#### Aufgabe
Fasse den Text über die Regulierung von Bitcoin in drei Sätzen zusammen.

#### Zitierter Abschnitt

******

Staatsversagen, mangelndes Vertrauen in Staaten, instabile Währungen, mangelnde Versorgung mit Bankdienstleistungen oder Krisen könnten Gründe für die Nutzung von Bitcoins sein. „Viele dieser Anwendungsfälle sind aus Sicht eines mit Banken überversorgten Landes mit einem der stabilsten Finanzsysteme nicht immer nachvollziehbar“, ergänzt Giesen.

Kein unreguliertes Bitcoin-System

Dass Staaten ein unreguliertes, unzensiertes und dezentrales Finanzsystem nicht tolerieren würden, war schnell klar. In Deutschland zum Beispiel ist der Kauf und Verkauf von Bitcoins bereits seit 2013 offiziell nicht möglich, ohne dass ein reguliertes Unternehmen für den Handel eingeschaltet wird. Mit der MiCA-Verordnung wird es künftig EU-weit eine Regulierung geben, die das Anbieten von Krypto-Dienstleistungen nur noch mit entsprechenden Lizenzen erlaubt.

Sutor Bnak

Regulierung wirkt auch immer als Verbraucherschutz. Deshalb steigt mit der Regulierung auch die Akzeptanz von Bitcoin in der Bevölkerung.”

******

#### Entnommenes Material
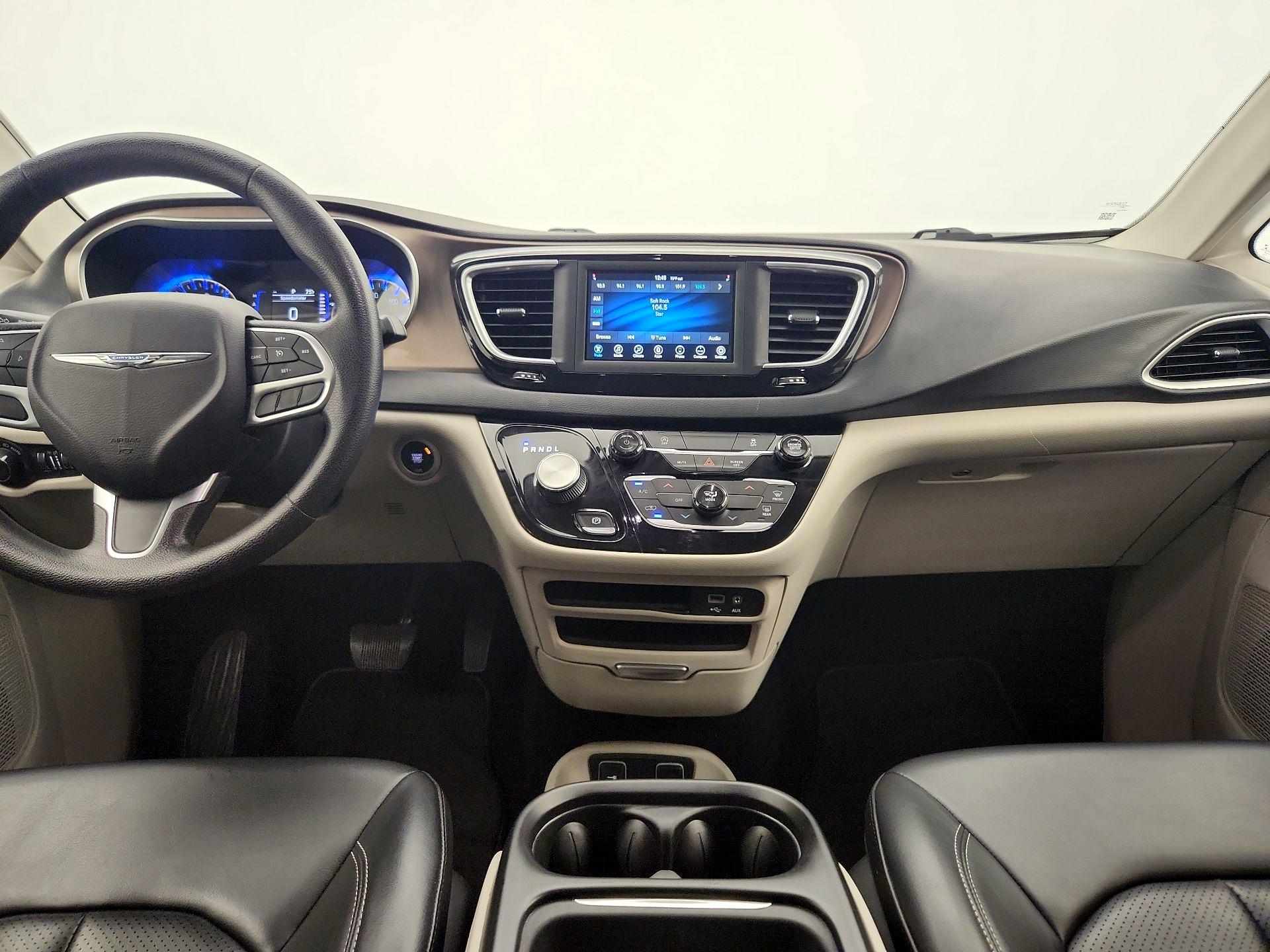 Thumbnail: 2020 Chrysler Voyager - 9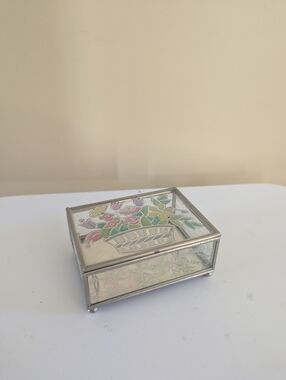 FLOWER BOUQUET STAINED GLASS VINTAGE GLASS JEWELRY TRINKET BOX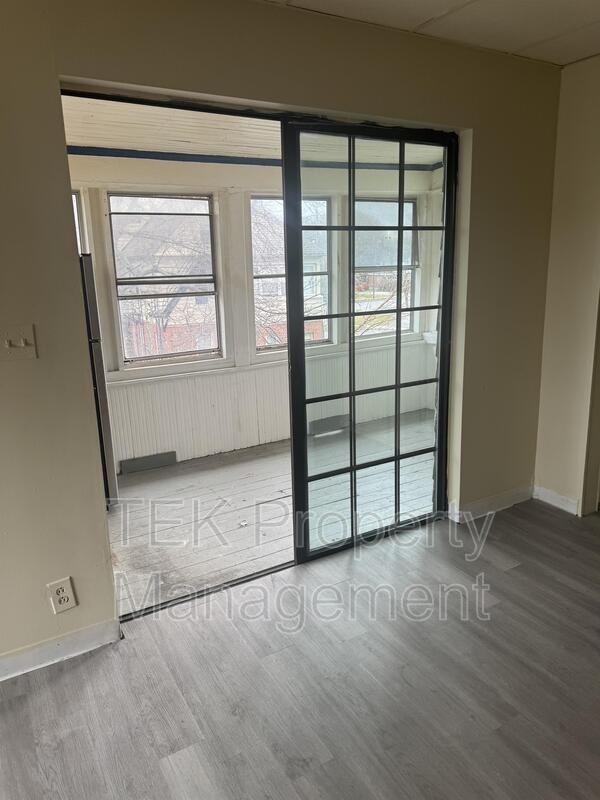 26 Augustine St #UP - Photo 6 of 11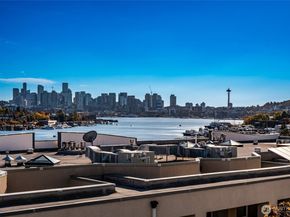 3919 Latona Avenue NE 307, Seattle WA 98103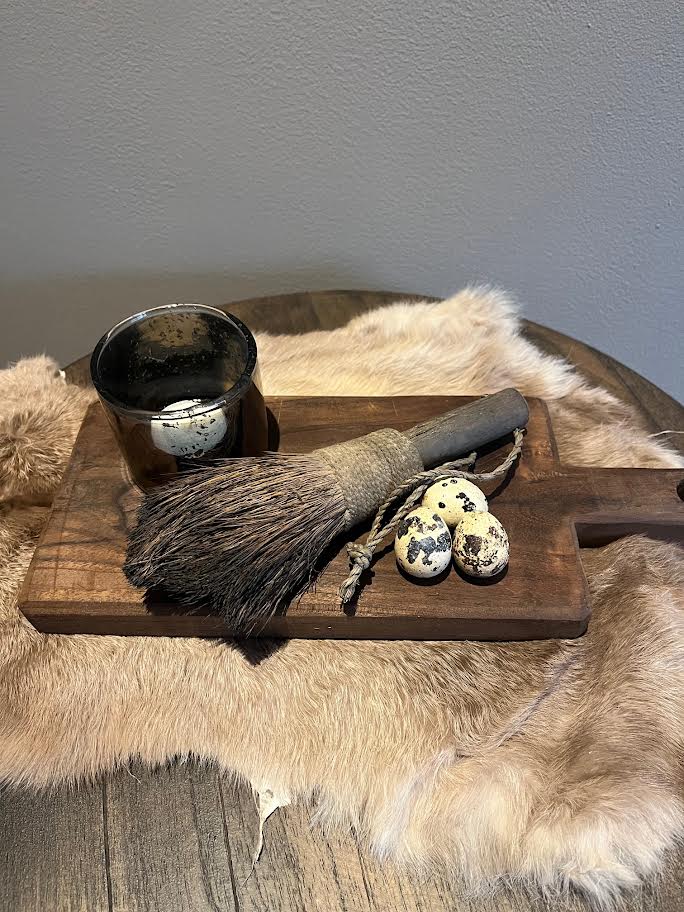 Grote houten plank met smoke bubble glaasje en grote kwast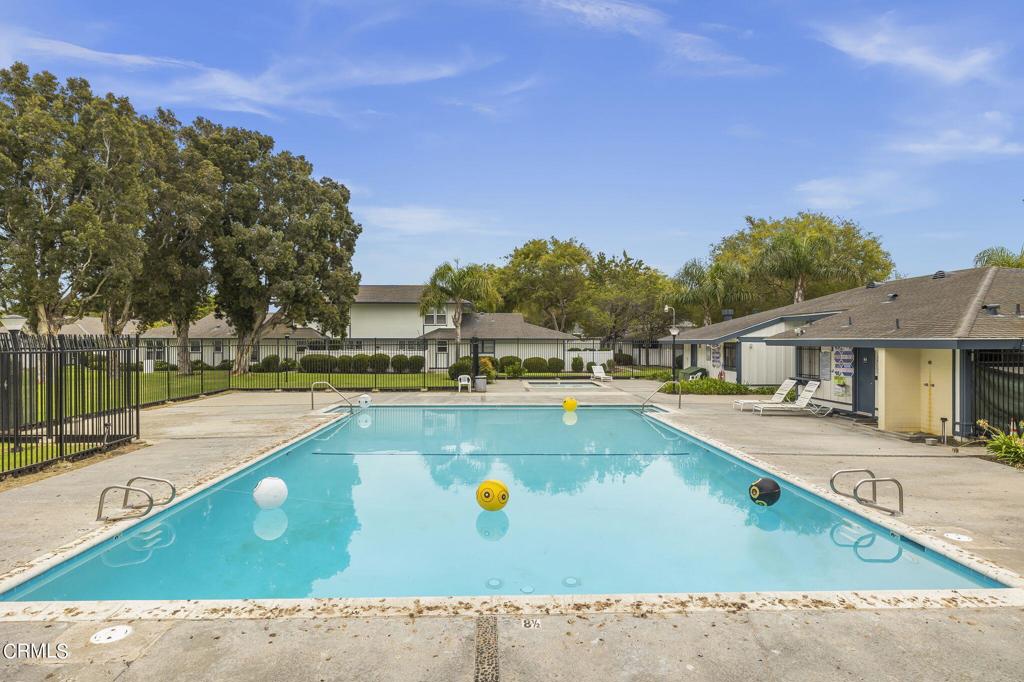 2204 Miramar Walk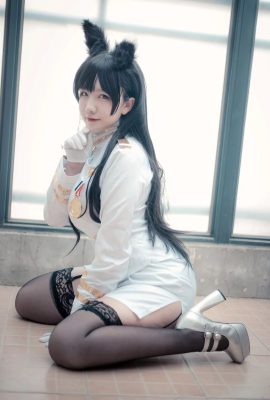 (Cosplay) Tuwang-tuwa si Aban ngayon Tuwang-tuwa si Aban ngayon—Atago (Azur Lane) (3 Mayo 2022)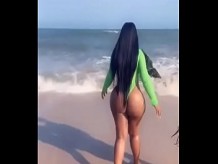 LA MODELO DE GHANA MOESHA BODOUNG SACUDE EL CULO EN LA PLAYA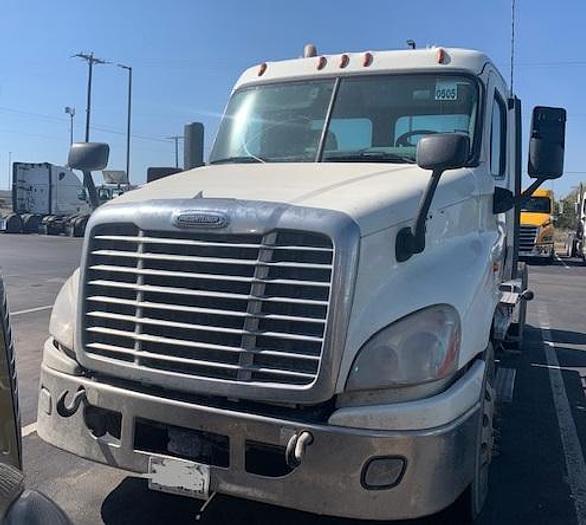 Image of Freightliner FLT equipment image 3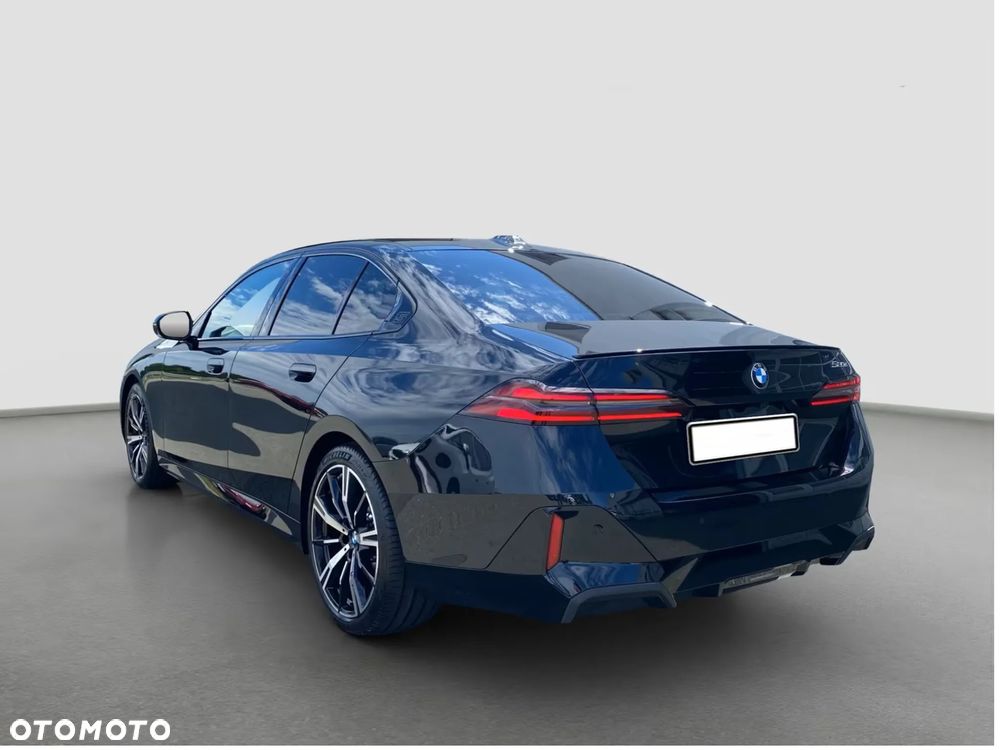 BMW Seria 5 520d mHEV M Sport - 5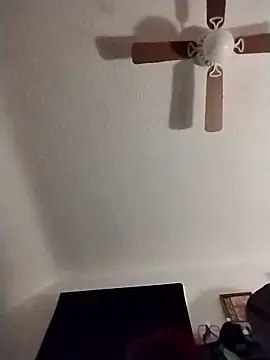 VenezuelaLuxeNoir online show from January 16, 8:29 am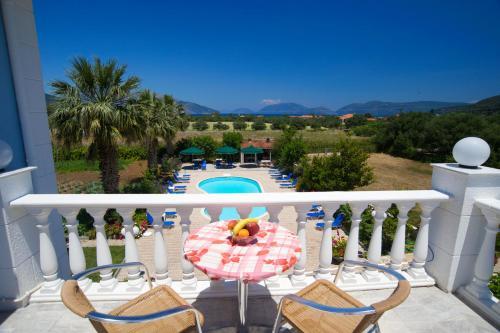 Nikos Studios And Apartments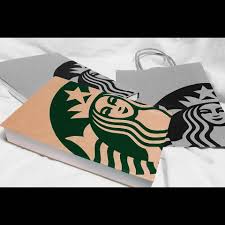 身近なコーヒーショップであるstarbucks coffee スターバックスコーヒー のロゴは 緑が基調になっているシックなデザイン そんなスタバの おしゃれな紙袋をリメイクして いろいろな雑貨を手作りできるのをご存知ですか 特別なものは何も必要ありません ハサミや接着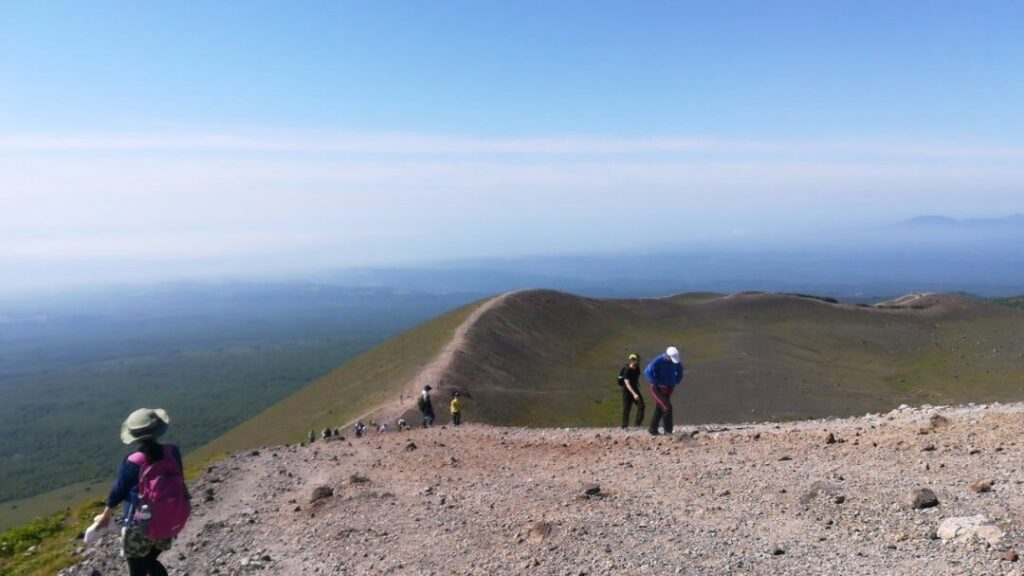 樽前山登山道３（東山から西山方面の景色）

******

#### Antwort
Staatsversagen, mangelndes Vertrauen in Staaten, instabile Währungen, fehlende Bankdienstleistungen oder Krisen könnten Gründe für die Nutzung von Bitcoins sein. Ein unreguliertes, dezentrales Finanzsystem tolerieren Staaten nicht: In Deutschland ist der Handel mit Bitcoins seit 2013 nur über ein reguliertes Unternehmen möglich, und die MiCA-Verordnung wird Krypto-Dienstleistungen EU-weit an Lizenzen binden. Weil Regulierung auch als Verbraucherschutz wirkt, steigt mit ihr die Akzeptanz von Bitcoin in der Bevölkerung.